Tasks to perform:
[1] Reproduce the passage from the post about Peanut the cow word for word, starting at "The biggest comeback" and ending at "days this summer.)".
[2] List the health troubles Peanut had this summer, according to the post about Peanut the cow.

Page excerpt:
--- --- ---
Monday, November 14, 2011

The biggest comeback ever

This is Peanut. She's one of the Brown Swiss-Holstein crosses in our herd. She recently celebrated her 6th birthday and is in her 4th lactation.

Unfortunately, Peanut inherited her Holstein mother's poor feet and legs, so there are times when her feet get pretty sore. This summer was one of those times. (For the non-farmers reading this, heat hurts cows feet and we had a lot of hot days this summer.)

Not only were her feet sore, but she also developed a large cyst on her left rear knee. We gave her aspirin every day to help ease the pain and even kept her in the barn on some of the hottest days so she wouldn't have to walk so much in the pasture. But Peanut's milk production still fell. (When cows don't feel good, they don't eat, and when they don't eat, they don't make milk.) And she didn't come in heat.

So, we put Peanut on the 'Do Not Breed' list, which meant that once we were done with the grazing season, we would say goodbye to Peanut.
--- --- ---
Records supplied:
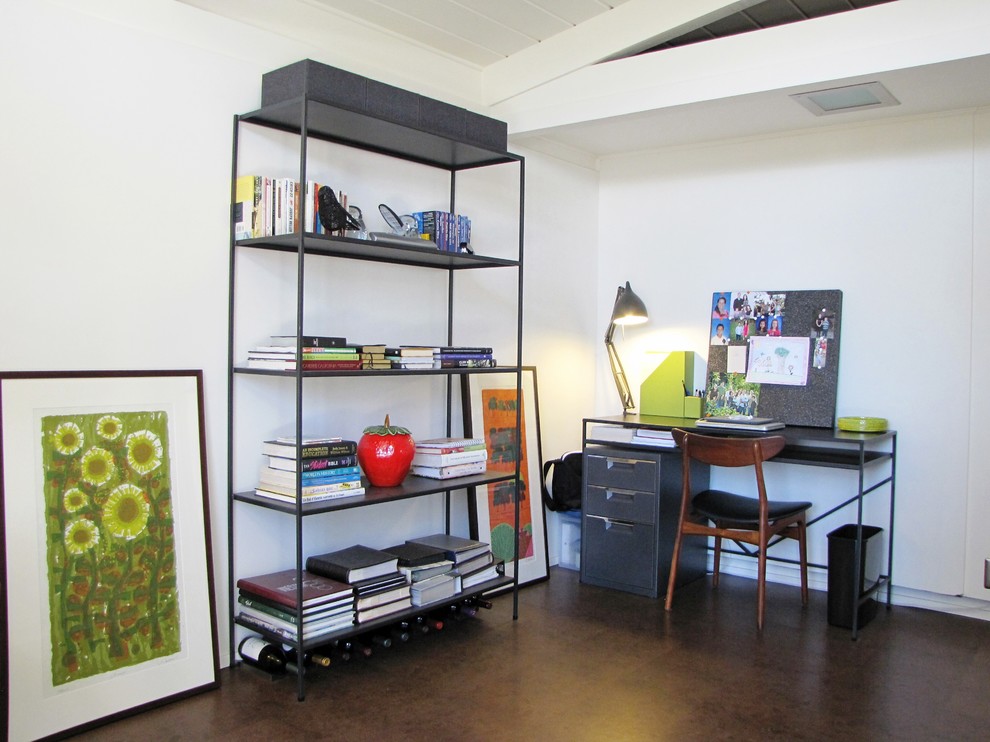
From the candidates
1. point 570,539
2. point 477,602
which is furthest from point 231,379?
point 570,539

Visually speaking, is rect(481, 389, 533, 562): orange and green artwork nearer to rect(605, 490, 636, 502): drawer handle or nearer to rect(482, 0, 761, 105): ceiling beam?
rect(605, 490, 636, 502): drawer handle

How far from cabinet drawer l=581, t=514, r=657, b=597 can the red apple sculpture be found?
1380mm

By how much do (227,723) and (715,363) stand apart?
3078mm

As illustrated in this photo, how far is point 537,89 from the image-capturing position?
161 inches

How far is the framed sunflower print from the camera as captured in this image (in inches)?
102

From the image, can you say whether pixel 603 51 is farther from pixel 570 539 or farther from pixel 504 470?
pixel 570 539

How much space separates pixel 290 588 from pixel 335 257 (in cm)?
135

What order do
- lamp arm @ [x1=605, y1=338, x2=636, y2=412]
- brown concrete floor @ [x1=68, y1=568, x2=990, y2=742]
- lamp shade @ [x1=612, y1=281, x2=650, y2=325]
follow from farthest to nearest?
lamp arm @ [x1=605, y1=338, x2=636, y2=412] < lamp shade @ [x1=612, y1=281, x2=650, y2=325] < brown concrete floor @ [x1=68, y1=568, x2=990, y2=742]

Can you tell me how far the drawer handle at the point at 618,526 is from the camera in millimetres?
4273

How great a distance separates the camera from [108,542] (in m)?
2.78

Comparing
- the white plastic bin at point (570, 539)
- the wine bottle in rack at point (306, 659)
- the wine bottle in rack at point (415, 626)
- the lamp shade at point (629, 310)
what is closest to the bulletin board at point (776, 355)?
the lamp shade at point (629, 310)

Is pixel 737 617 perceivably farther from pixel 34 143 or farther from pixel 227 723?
pixel 34 143

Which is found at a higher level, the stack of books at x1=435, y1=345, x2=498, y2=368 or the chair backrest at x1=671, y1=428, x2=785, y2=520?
the stack of books at x1=435, y1=345, x2=498, y2=368

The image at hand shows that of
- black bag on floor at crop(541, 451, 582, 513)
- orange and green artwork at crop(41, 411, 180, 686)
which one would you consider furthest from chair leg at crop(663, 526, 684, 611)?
orange and green artwork at crop(41, 411, 180, 686)
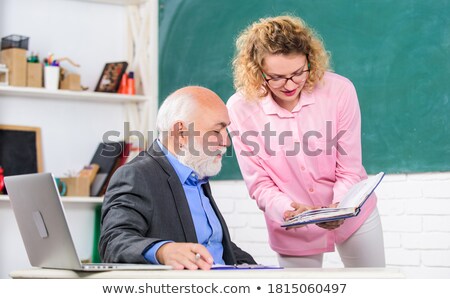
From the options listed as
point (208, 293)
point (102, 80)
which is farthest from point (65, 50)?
point (208, 293)

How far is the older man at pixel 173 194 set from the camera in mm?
1832

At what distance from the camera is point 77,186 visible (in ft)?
14.2

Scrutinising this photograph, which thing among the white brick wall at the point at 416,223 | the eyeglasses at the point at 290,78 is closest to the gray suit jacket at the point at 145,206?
the eyeglasses at the point at 290,78

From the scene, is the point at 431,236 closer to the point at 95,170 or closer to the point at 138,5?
the point at 95,170

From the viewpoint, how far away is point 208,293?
1354 millimetres

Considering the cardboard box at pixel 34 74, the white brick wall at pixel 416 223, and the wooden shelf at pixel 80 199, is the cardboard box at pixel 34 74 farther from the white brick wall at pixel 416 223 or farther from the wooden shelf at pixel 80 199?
the white brick wall at pixel 416 223

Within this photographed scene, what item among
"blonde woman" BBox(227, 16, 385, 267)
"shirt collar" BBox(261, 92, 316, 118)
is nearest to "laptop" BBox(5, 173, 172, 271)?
"blonde woman" BBox(227, 16, 385, 267)

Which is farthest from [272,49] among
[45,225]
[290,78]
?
[45,225]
--- --- ---
Solved tasks:
[1]
The biggest comeback ever

This is Peanut. She's one of the Brown Swiss-Holstein crosses in our herd. She recently celebrated her 6th birthday and is in her 4th lactation.

Unfortunately, Peanut inherited her Holstein mother's poor feet and legs, so there are times when her feet get pretty sore. This summer was one of those times. (For the non-farmers reading this, heat hurts cows feet and we had a lot of hot days this summer.)

[2]
- Sore feet
- A large cyst on her left rear knee
- Falling milk production
- Not coming in heat